Photo: Creative Commons
As you may have heard, the heirs of Aunt Jemima filed a $2 billion dollar lawsuit against Quaker Oats and Pepsi. The woman, eventually known to America as “Aunt Jemima” was Anna Short Harrington, grandmother of DW Hunter. He filed the class action lawsuit alleging that the companies exploited her image and recipes, and refused to pay “an equitable fair share of royalties.” Allegedly, Harrington was an employee of Quaker Oats, and chosen for the “Aunt Jemima” role because of an original pancake recipe that she created. The company recreated the recipe and sold the pancake mix to stores. The defendants deny that Harrington was ever an employee, while Hunter claims that the company is denying her employment to escape paying royalties.
Let’s stop here (and if you want to read more of the nitty gritty check out the excellent article on For Harriet).
As you know, I use these cases to point out important legal lessons relevant to building your creative business + brand. Here, the lawsuit alleges that Harrington created the pancake recipe, which was ultimately duplicated by the company, resold in stores and that she was never compensated.
It raises the question of… What rights do you have to creative work created while on the job? The black and white answer is that the work created while an employee (not contractor) of a company, that is within the scope of your job duties, belongs to that company. Your compensation exists in the form of your salary (unless you negotiate otherwise). Yes, there are exceptions, but that is the basic rule.
What if you are asked to create work that is not within your job duties, but related?
Say for example, you work for a drug policy organization as an administrative assistant. But, in your off time you are building a business as a writer.
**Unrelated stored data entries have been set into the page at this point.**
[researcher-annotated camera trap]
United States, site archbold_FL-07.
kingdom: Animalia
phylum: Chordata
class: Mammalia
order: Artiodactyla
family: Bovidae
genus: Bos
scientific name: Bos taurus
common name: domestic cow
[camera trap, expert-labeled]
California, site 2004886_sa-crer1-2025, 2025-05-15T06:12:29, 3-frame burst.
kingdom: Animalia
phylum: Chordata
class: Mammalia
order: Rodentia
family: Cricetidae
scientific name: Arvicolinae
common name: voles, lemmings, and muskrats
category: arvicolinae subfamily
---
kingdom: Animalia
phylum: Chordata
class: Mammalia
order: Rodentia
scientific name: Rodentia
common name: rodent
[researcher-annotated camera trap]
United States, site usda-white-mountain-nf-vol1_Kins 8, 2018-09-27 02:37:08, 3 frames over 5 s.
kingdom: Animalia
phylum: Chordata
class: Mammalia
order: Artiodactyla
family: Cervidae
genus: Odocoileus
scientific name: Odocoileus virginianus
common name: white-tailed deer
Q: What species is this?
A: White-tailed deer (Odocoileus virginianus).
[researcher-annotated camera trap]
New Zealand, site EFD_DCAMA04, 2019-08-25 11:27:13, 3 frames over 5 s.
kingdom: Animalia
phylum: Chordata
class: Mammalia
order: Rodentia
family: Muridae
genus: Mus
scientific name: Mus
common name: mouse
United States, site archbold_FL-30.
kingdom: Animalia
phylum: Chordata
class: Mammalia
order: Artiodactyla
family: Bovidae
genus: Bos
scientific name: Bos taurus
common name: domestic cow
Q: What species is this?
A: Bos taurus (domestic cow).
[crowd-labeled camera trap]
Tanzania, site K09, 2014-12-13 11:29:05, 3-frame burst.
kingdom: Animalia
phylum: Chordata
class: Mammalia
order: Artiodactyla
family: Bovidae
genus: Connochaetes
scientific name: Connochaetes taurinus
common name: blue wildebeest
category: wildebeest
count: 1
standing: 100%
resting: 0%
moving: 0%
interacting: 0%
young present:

You author a great op-ed piece on drug policy, your boss catches wind of it, and asks you to contribute a few articles to the company blog (and writing for the blog is not one of your job duties). You agree. The article goes up under the moniker of “contributor” or “insert company name”.
And, you are damn proud.
You’ve contributed to this great work. You will leave a legacy at this company. Congrats. Now someone from a major publication (and on your job’s email list has seen the article) and offers compensation to reprint it. Who owns the article? Who gets the money? This is a murky situation that happen in real life.
What is the big real law lesson that I want you to take from this?
Get your agreement in writing. If you don’t….
- You could land in a dispute over ownership rights.
- You could sell yourself short on royalties or other compensation.
- You could lose out on the promotional benefits that come with being the awesome creator of the work.
And, when you are launching while working you need all of the extra money and promo that you can get. Have you been asked to “create” outside of your normal job duties at work? How did you handle it?